As someone who always struggled to understand and participate in the mindful aspects of yoga classes, I wasn’t sure what to make of the mindfulness exercises on their own. At the end of a yoga session, I was ready to get up and move on to the next part of my day. Laying on the floor for ten minutes to gather my thoughts or to reflect did not sound appealing. Yoga was crossed off my to-do list as soon as the physical component ended, and I was ready to cross the next item off my daily to-do list.

Fortunately, I eventually learned to value mental, emotional and spiritual health to the same extent as physical health. I realized there had to be a purpose to those extra ten minutes at the end of yoga class and dedicated time, energy and focus to discovering the significance of mindfulness to my overall well-being. Part of the difficulty for me was I didn’t understand how simple the act of mindfulness could be in practice. It does not require you to pay $10 for a yoga class, to be alone in a quiet room without any disturbances or for you to rid your mind of all negative thoughts. Rather, the practice of mindfulness only requires you to be ready and willing to focus on the here and now. Mindfulness is a practice focused on being present. It could be focus directed toward the thoughts that enter your mind as you acknowledge them or it could be focus directed toward your body and your breathing in a private space similar to the mindfulness exercise previously described. It could be reading a book you enjoy in public without fear or embarrassment as to what others think about you or the moment you take in your office at work after an uncomfortable meeting to focus on your breathing in order to calm down, assess your thoughts and come back to the present moment.

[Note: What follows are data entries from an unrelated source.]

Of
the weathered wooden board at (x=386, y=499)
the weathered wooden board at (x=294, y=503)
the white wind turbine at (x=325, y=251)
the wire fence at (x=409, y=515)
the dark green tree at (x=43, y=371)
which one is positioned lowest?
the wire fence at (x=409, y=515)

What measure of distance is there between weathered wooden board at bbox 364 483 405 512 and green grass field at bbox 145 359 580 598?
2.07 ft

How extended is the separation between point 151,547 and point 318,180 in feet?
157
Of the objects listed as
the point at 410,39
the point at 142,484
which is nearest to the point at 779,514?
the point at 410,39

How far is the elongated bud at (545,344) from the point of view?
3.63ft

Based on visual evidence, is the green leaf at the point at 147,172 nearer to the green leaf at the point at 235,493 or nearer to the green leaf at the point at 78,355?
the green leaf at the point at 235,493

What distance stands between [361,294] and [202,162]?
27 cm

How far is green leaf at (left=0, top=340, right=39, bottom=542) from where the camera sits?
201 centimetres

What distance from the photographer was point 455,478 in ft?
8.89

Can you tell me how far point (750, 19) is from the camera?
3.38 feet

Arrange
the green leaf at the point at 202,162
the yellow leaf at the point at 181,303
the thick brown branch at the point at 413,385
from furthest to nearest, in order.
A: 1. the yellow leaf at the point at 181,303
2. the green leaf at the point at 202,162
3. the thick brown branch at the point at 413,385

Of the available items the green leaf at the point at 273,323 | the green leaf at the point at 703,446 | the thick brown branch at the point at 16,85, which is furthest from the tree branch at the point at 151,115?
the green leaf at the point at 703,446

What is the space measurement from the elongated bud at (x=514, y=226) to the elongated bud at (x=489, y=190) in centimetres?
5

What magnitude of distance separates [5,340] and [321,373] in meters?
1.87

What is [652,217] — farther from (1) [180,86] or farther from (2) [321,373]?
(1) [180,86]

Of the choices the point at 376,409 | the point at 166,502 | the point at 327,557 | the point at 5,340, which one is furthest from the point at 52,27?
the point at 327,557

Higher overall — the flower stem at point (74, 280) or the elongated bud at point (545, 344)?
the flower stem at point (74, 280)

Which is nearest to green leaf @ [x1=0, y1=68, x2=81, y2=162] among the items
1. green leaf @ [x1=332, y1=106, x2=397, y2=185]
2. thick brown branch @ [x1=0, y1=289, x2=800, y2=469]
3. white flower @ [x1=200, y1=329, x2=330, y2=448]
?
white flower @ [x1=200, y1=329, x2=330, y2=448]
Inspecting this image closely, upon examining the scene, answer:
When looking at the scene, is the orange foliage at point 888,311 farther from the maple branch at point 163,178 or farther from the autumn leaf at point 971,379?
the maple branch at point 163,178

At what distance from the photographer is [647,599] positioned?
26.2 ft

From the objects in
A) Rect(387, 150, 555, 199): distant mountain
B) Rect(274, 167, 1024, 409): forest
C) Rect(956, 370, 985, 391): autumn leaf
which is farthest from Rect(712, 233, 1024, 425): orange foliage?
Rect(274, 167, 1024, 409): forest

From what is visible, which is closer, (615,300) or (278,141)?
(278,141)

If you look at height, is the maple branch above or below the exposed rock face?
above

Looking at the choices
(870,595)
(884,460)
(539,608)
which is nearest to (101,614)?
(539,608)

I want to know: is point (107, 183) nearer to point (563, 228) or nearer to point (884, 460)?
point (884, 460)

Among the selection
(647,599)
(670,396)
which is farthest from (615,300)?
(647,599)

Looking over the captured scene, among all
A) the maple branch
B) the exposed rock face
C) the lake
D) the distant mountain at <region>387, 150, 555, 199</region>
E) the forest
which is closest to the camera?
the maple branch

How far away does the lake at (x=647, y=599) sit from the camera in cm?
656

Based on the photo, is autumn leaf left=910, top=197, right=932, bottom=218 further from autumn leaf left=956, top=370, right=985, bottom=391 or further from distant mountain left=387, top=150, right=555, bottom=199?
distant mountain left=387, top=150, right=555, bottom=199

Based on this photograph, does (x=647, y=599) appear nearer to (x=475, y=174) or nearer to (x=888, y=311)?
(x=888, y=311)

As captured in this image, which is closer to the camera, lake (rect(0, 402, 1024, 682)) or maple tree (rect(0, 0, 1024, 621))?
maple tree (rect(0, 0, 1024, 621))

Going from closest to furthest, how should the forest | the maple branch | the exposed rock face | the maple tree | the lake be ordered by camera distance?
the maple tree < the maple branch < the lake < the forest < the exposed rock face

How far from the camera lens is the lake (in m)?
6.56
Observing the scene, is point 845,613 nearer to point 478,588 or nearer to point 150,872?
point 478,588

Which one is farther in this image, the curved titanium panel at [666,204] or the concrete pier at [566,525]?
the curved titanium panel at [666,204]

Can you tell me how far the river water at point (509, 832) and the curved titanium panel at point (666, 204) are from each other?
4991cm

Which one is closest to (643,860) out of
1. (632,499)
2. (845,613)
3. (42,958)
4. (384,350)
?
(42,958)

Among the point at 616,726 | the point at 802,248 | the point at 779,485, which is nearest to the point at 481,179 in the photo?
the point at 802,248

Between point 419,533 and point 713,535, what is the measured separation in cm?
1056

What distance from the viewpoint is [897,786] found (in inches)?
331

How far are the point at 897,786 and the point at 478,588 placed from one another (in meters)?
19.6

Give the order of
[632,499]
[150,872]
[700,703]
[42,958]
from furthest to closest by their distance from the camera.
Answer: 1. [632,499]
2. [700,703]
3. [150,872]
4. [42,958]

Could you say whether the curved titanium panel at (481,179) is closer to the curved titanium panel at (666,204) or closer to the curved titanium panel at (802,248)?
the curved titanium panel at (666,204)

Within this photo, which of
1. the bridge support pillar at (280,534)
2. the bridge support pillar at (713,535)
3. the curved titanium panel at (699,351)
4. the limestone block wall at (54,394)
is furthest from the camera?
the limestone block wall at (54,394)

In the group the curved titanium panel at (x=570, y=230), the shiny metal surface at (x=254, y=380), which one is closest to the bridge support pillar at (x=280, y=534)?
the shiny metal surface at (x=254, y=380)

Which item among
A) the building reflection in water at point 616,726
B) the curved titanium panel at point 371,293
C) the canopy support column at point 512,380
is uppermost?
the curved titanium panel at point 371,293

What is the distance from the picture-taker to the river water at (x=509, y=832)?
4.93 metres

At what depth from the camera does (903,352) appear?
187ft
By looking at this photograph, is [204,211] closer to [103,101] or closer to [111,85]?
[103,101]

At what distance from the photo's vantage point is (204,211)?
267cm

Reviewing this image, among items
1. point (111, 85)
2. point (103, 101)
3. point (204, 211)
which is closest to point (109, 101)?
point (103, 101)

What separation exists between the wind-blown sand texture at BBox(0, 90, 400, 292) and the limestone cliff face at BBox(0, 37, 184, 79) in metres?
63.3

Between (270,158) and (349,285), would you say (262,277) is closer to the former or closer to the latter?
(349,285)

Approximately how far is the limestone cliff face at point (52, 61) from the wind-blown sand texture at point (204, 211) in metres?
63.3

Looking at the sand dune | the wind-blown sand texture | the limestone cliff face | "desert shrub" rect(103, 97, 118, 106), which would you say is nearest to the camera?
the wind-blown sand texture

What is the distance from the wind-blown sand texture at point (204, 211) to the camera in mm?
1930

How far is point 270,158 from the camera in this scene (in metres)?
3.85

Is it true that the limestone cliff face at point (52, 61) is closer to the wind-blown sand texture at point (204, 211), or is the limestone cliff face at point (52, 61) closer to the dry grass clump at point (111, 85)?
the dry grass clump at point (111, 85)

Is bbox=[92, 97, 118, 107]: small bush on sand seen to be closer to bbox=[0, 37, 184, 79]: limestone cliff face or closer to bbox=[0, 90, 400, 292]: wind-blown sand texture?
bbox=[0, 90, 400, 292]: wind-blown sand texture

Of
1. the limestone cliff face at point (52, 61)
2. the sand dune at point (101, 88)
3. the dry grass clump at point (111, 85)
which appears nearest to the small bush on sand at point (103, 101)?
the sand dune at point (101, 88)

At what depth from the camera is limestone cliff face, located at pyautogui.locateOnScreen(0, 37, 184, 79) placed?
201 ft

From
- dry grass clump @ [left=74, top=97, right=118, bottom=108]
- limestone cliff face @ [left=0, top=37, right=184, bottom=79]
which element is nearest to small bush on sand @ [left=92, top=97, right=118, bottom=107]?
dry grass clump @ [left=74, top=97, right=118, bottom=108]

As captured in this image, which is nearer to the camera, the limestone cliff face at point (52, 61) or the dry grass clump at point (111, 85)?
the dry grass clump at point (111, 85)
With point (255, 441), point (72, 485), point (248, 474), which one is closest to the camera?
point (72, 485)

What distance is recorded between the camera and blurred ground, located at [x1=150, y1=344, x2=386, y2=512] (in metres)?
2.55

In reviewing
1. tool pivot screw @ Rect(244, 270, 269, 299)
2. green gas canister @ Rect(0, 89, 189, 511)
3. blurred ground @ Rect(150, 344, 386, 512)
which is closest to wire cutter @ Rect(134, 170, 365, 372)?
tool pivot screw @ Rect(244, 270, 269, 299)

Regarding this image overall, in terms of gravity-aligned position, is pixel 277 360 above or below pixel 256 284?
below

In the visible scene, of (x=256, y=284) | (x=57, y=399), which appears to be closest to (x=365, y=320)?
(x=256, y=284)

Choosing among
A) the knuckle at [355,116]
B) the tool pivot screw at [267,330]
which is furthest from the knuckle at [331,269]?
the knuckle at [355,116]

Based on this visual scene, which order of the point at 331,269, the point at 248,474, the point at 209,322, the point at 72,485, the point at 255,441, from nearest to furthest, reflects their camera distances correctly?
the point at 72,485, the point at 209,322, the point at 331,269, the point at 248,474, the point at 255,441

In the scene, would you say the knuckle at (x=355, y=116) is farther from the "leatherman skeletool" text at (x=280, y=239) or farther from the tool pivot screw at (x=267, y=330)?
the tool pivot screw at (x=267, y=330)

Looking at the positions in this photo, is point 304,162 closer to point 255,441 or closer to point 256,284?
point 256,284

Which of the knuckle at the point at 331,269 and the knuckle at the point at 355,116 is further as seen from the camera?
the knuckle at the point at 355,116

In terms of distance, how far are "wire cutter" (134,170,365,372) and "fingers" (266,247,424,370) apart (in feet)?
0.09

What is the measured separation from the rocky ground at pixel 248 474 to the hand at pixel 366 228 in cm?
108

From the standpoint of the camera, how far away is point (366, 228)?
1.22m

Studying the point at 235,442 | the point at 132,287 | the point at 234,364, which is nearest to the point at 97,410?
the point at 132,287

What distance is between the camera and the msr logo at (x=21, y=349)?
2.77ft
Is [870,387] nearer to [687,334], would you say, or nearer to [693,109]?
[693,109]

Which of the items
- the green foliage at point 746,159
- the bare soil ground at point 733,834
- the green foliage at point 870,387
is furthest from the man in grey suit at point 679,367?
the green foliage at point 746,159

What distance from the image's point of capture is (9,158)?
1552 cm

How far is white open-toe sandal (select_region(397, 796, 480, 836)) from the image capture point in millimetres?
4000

The practice of mindfulness taught me to re-learn how to breathe. In the midst of anxiety, panic and nerves, I realized the importance of each breath. Because it’s something that comes so naturally, we don’t often pay attention to how we breathe. We don’t consider it a tool we are each equipped with that could transform each day into one of mindfulness. Each breath can bring calmness, peace and a recognition of what we are thinking and feeling in that moment. By acknowledging what we are thinking and feeling, we can process it, deal with it and move on with our days. In the grocery store, the classroom, the café or the park, surrounded by friends, family, strangers or by myself, taking a moment to practice mindfulness through each breath I take allows me to make the most of each present day. Just completing my daily to-do list does not instill a calm as pervasive as the few moments I dedicate to breathing deeply, eyes shut, feet firmly on the ground, with my back straight. It’s a small aspect of mindfulness I carry with me throughout my day.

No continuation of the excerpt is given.